Entgegen der landläufigen Meinung sind Pflanzen keineswegs "strohdummes Grünzeug". Sie vollbringen erstaunliche Sinnesleistungen. Zwar besitzen Bäume und Pflanzen keine Nervenzellen im herkömmlichen Sinne, aber sie produzieren Hormone, mit denen sie Sinnesreize durch ein feines Adergeflecht zu ihren eigenen Organen übermitteln. Auf diese Weise können sie fühlen, sehen, hören und sogar kommunizieren.

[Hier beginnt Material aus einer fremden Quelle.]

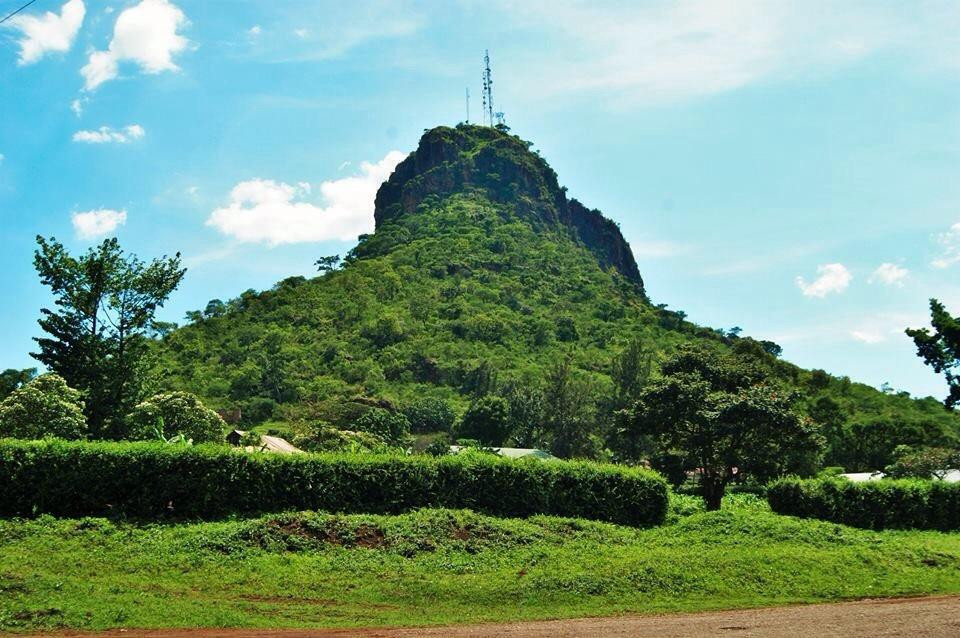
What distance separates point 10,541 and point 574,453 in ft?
186

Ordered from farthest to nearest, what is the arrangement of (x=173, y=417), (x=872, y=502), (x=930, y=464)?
(x=930, y=464) < (x=173, y=417) < (x=872, y=502)

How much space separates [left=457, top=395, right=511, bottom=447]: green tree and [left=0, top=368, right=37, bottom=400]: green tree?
38411 mm

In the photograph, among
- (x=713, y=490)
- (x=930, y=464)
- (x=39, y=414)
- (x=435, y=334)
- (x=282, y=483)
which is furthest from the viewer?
(x=435, y=334)

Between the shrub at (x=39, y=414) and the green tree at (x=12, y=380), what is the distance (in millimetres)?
8925

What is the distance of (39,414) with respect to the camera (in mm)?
29312

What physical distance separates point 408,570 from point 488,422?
58695 mm

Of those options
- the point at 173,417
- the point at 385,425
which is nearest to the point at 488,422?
the point at 385,425

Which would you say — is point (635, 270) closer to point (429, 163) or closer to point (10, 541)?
point (429, 163)

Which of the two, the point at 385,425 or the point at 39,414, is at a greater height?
the point at 385,425

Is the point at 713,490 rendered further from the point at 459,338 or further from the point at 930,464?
the point at 459,338

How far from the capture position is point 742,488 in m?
51.3

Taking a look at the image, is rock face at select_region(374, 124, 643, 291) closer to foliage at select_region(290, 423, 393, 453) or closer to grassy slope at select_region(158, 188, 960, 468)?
grassy slope at select_region(158, 188, 960, 468)

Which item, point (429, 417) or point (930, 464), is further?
point (429, 417)

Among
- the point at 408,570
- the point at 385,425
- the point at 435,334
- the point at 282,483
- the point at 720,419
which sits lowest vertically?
the point at 408,570
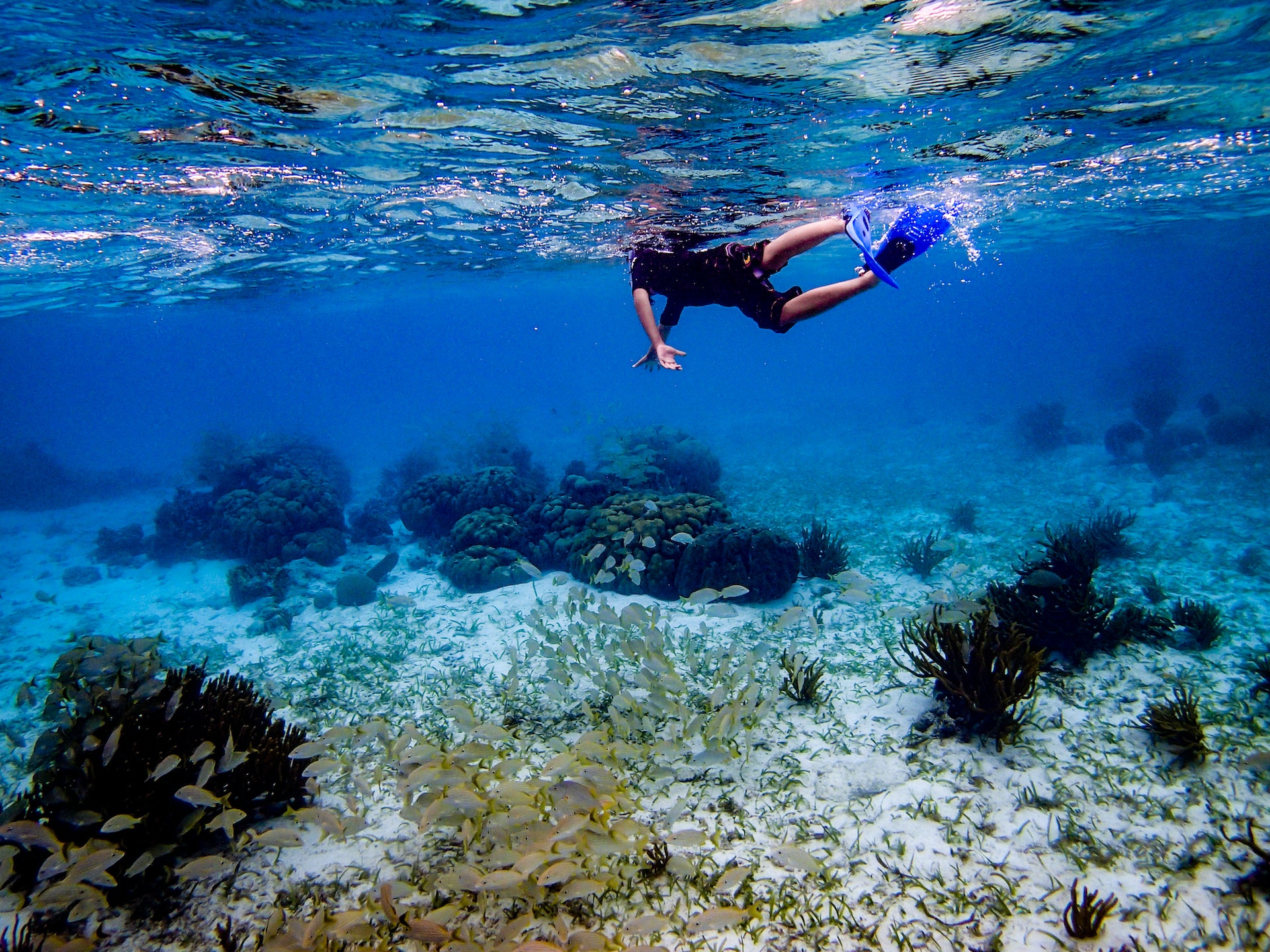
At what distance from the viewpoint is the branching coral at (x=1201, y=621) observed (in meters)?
6.96

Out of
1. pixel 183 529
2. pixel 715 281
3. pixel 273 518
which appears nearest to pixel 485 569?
pixel 715 281

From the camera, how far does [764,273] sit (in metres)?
7.48

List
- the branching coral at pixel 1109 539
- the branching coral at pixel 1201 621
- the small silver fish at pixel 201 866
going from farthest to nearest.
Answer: the branching coral at pixel 1109 539
the branching coral at pixel 1201 621
the small silver fish at pixel 201 866

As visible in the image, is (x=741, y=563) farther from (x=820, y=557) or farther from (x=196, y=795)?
(x=196, y=795)

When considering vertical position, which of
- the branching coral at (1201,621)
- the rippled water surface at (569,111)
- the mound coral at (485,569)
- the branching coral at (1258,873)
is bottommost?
the mound coral at (485,569)

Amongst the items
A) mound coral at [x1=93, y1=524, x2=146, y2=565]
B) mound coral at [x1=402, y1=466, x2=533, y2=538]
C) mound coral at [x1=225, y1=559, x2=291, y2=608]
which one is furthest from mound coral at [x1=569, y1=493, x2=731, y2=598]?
mound coral at [x1=93, y1=524, x2=146, y2=565]

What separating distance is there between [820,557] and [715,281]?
562 centimetres

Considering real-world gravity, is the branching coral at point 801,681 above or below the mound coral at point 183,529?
above

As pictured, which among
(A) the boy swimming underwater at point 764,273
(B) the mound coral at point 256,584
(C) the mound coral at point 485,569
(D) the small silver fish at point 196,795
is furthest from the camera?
(B) the mound coral at point 256,584

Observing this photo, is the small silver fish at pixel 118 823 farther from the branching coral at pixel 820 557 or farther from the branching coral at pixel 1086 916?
the branching coral at pixel 820 557

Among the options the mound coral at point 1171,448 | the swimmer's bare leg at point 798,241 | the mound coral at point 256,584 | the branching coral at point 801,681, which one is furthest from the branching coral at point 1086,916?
the mound coral at point 1171,448

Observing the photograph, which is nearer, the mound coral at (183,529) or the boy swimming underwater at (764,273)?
the boy swimming underwater at (764,273)

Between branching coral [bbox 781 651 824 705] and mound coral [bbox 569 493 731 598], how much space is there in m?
3.09

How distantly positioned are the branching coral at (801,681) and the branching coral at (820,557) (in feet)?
13.0
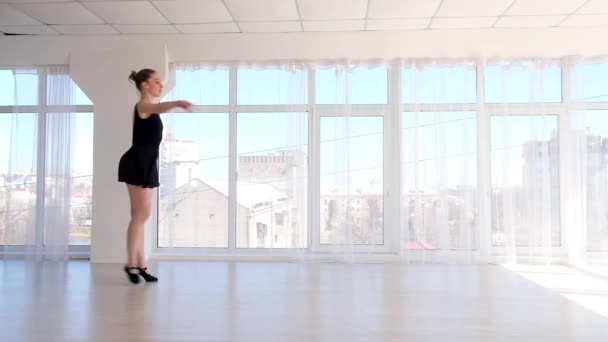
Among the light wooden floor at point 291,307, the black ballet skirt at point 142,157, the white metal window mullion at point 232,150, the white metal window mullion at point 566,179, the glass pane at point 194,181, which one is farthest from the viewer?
the white metal window mullion at point 232,150

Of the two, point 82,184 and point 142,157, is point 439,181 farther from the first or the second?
point 82,184

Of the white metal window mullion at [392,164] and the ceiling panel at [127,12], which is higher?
the ceiling panel at [127,12]

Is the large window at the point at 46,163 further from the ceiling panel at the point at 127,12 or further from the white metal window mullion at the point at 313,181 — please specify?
the white metal window mullion at the point at 313,181

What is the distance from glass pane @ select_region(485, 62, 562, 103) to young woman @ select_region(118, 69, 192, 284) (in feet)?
11.1

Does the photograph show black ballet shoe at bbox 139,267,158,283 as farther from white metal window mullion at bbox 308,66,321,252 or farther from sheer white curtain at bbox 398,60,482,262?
sheer white curtain at bbox 398,60,482,262

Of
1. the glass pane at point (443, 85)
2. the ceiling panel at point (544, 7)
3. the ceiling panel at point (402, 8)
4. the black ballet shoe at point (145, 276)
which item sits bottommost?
the black ballet shoe at point (145, 276)

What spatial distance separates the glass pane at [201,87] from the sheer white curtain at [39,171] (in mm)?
1163

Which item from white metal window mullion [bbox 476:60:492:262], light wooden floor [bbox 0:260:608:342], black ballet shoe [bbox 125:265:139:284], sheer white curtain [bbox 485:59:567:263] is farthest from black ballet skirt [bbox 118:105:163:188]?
sheer white curtain [bbox 485:59:567:263]

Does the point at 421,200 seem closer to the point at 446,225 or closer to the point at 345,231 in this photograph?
the point at 446,225

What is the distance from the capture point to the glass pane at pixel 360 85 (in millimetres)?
4984

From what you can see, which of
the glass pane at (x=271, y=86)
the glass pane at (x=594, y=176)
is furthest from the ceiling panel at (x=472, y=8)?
the glass pane at (x=271, y=86)

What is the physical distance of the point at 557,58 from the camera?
477cm

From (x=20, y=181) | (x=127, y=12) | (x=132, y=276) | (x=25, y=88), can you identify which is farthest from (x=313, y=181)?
(x=25, y=88)

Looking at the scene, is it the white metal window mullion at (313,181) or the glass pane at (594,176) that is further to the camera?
the white metal window mullion at (313,181)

Die verborgene Welt unter der Erde
Oft wird die Pflanze als ein starres, unbewegliches Objekt wahrgenommen, das lediglich dem Himmel entgegenwächst. Doch unter der Erdoberfläche verbirgt sich eine Welt voller Aktivität und Bewegung. Stellen Sie sich vor, dass der unterirdische Teil einer Pflanze genauso groß ist wie der oberirdische. Die Wurzeln einer alten Buche, die so hoch ist wie ein sechsstöckiges Haus, erstrecken sich im Boden genauso weit wie ihre Krone. Diese Wurzeln verzweigen sich in unzählige haarfeine Spitzen, die unaufhörlich das Erdreich durchwandern. Mit einer Geschwindigkeit von etwa einem Millimeter pro Stunde schiebt sich jedes Wurzelende, getrieben von nachwachsenden Zellen, durch den Boden. Dabei betasten die Wurzeln Sandkörnchen, wittern Salze und folgen mikroskopischen Wasseradern. Sie identifizieren sogar die Wurzeln junger Schösslinge, die aus den Samen des eigenen Baumkörpers gesprosst sind, umschlingen sie schützend und nähren sie mit Zuckerlösung.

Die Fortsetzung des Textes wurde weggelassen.